[Start of Extracted text]

3. Equity. To the extent applicable, all of the terms, rights and conditions of the ImmunoGen, Inc. 2006 Employee, Director and Consultant Equity Incentive Plan (the Plan) and any stock option agreements executed by the Executive pursuant thereto (collectively the Stock Option Agreements) are hereby incorporated by reference and shall survive the signing of this Agreement. The Executive may exercise any unexercised vested options in accordance with the Plan and applicable Stock Option Agreements. The Executive acknowledges and agrees that the Executive must be an employee of the Company at the time that any options vest, and that following the Separation Date the Executive shall not have any right to vest in any additional stock options under any Company stock or stock option plan (of whatever name or kind) in which the Executive was eligible to participate.
4. General Release.

[End of Extracted text]

→ **Task description**: Print the separation agreement excerpt above in full, reproducing every word and number without change. The data after this point have no role here.

[Start of Stored data]

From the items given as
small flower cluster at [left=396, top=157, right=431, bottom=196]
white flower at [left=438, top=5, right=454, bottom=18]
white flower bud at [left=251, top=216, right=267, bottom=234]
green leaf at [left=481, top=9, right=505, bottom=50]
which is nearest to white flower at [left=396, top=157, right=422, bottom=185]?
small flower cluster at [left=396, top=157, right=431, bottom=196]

[End of Stored data]

→ **Written response**:
3. Equity. To the extent applicable, all of the terms, rights and conditions of the ImmunoGen, Inc. 2006 Employee, Director and Consultant Equity Incentive Plan (the Plan) and any stock option agreements executed by the Executive pursuant thereto (collectively the Stock Option Agreements) are hereby incorporated by reference and shall survive the signing of this Agreement. The Executive may exercise any unexercised vested options in accordance with the Plan and applicable Stock Option Agreements. The Executive acknowledges and agrees that the Executive must be an employee of the Company at the time that any options vest, and that following the Separation Date the Executive shall not have any right to vest in any additional stock options under any Company stock or stock option plan (of whatever name or kind) in which the Executive was eligible to participate.
4. General Release.